Rabies and Jap Encephelitis require three jabs each, to be given on days 0, 7 and 21 or 28 of the vaccination program. This meant that I could go to the health centre three times and receive two jabs each time. Simple. Or so I thought.

However, as those who have been to Bognor Health Centre (and those who have been reading closely) may have worked out, there was a snag. Quite brilliantly, on the day of my first jab, I turned up only to be informed that they had lost the japanese encephelitis vaccine. Great. So, on day 0 I had only the Rabies vaccine. Then I made an appointment for a week later. Day 7 for Rabies. Second Rabies dosage. But by then they'd found the Jap Encephelitis vaccine, so I get my first dose of that. So it's day 0 for Jap E (I hope you're keeping up with this at the back). So I have to make another appointment for a week later to get my second Jap E dosage, on day 7 for that, and day 14 for Rabies.

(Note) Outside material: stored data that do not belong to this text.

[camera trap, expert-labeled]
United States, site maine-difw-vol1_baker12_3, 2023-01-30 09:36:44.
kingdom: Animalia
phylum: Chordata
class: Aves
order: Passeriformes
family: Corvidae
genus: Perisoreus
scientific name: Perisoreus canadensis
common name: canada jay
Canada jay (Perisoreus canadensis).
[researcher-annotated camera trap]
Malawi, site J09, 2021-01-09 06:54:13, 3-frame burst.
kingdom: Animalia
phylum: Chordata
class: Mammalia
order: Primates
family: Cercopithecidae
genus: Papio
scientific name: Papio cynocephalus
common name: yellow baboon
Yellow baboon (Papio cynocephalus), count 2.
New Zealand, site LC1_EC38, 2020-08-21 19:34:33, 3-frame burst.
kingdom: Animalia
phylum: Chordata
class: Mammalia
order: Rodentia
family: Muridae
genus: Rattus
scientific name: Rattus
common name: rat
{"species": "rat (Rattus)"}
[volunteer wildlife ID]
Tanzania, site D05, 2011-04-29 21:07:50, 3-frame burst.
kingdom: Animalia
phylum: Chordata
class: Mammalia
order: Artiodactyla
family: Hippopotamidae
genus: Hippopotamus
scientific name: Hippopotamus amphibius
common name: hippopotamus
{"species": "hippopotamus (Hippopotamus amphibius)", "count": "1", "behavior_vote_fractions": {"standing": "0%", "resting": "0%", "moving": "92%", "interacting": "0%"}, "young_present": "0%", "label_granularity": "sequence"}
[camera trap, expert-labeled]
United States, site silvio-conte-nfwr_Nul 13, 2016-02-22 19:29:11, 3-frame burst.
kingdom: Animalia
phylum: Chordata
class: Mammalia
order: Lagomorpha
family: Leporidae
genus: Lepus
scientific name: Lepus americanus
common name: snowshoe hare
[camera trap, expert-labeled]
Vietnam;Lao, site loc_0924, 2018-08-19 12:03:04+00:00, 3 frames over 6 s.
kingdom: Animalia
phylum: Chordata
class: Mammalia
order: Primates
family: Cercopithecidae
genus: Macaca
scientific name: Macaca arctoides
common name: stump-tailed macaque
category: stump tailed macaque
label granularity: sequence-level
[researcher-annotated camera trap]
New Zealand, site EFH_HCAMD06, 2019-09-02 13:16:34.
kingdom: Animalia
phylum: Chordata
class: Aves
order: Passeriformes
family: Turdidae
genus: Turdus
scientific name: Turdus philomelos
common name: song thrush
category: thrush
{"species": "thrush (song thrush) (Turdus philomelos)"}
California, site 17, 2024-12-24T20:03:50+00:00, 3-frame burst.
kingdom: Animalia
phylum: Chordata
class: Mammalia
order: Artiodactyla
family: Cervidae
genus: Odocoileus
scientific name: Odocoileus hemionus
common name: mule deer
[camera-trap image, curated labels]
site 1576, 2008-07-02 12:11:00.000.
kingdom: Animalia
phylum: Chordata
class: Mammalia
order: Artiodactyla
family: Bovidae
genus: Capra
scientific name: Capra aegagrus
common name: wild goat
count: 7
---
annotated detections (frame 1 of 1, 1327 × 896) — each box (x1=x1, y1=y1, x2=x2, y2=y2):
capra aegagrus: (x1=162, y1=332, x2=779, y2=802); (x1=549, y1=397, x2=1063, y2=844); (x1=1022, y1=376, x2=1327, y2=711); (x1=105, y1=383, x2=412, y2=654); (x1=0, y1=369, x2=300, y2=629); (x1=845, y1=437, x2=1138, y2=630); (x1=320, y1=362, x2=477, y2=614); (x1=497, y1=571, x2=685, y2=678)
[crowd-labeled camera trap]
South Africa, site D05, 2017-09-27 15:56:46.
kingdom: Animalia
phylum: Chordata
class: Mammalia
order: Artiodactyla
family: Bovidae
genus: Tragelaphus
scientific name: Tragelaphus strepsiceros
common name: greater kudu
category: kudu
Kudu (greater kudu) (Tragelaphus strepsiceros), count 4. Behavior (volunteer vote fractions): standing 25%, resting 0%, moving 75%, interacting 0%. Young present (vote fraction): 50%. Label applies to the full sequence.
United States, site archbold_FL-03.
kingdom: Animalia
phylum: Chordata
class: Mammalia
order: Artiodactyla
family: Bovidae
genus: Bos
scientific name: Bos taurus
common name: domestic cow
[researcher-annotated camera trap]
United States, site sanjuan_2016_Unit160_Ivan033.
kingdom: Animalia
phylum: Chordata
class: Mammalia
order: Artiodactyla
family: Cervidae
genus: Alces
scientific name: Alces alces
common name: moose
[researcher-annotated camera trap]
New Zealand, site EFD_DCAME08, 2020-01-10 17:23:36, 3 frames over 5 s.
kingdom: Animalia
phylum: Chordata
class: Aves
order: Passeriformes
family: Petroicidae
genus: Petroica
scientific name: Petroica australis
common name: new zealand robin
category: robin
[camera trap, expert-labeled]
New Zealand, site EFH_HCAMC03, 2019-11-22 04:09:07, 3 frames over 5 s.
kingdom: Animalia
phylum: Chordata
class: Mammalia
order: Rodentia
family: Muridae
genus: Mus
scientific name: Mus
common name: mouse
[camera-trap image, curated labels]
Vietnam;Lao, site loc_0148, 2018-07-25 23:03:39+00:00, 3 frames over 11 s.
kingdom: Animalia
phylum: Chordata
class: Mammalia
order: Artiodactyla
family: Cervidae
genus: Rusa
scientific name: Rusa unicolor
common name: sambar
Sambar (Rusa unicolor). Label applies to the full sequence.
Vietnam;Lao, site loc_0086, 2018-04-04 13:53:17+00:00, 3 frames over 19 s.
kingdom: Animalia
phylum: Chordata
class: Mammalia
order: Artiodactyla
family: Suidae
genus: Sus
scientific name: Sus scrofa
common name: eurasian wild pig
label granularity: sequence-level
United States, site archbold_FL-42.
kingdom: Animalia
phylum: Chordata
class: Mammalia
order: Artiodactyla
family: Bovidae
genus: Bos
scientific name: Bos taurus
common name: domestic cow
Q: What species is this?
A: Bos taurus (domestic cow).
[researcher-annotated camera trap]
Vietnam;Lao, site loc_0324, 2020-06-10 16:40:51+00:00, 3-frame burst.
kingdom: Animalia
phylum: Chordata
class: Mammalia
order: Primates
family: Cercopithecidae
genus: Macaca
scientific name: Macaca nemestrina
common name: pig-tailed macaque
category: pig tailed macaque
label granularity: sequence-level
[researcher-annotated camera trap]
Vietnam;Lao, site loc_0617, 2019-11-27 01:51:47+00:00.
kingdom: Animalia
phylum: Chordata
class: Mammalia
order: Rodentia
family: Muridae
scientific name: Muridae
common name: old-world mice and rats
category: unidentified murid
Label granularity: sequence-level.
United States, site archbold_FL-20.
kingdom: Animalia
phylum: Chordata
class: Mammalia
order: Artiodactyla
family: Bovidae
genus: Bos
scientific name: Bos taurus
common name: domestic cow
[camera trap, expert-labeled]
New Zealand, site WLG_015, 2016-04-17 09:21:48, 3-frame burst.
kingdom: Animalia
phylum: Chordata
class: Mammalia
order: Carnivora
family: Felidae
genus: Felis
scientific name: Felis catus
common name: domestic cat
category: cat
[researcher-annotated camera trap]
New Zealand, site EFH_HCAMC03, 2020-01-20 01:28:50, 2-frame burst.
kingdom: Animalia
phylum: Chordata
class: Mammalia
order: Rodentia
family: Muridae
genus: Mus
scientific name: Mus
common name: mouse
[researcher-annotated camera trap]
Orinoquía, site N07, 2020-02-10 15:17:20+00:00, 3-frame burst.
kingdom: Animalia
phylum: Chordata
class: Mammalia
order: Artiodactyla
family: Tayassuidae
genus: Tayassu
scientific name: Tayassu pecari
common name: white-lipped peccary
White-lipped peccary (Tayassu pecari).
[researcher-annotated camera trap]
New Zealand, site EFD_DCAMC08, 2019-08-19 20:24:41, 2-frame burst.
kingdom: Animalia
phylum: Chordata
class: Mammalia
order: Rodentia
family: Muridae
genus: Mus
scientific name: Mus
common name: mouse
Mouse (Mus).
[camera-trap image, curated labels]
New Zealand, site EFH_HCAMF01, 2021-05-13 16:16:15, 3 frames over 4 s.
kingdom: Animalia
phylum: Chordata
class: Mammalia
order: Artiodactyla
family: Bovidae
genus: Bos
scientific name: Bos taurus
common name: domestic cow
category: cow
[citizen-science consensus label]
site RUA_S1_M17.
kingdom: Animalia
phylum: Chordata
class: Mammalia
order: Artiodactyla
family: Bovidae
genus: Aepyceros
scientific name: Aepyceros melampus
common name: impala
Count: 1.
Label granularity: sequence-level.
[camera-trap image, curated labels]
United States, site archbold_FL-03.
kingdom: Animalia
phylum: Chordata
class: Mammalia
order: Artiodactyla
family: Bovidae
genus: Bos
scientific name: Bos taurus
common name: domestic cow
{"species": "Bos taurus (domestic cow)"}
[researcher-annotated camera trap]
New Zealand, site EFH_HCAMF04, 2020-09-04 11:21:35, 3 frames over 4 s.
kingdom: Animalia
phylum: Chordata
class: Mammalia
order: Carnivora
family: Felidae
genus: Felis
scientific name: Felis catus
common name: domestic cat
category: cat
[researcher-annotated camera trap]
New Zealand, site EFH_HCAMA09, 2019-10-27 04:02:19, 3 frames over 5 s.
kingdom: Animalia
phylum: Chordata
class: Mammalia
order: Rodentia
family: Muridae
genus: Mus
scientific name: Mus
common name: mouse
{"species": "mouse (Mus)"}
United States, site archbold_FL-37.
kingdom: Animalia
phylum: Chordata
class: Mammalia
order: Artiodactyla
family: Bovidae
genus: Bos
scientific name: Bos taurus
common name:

Anyway, it all will (hopefully) work itself out, as I can just get my final dose of both on the 28th September, which will be day 35 for Rabies and day 28 for Jap E. Which is apparently fine. I hope. Like I said, I'm a gambling man...

Meanwhile, I've also got to take Malaria tablets. One a week. For pretty much the whole time I'm away. So I've got forty tablets. At a total cost of £120 or so. Ouch. And they taste nasty as well, and can cause depression in some people to boot. How they know that it's the pills causing depression and not the cost, hassle and taste I don't know...

Still, if you've got your health, that's the main thing, eh? And at least now I can boldly stride into disease-ridden places with the firm knowledge that I am equipped with antibodies in my bloodstream to deal with all the nasty illnesses swarming about me. Except STDs. And stomach upsets. And the common cold. And Avian Flu. And SARS. Hmmm... To be honest, I think I just be glad that with only one Health Centre visit left, I seem to have emerged without catching some kind of superbug...

1 Comments:

Blogger Shall said...

I didn't take Malaria tablets anymore after the time when I was 12, and every time I took the less frequent one, I had a fever and felt very very sick for at least a day. On the prevention is better than cure front, instead I went for dousing myself in anti-mosquito stuff and plugging in those anti mosquito pads that fumigate rooms when you switch on the electricity. Not getting bitten is less difficult than stomaching malaria tablets, I found.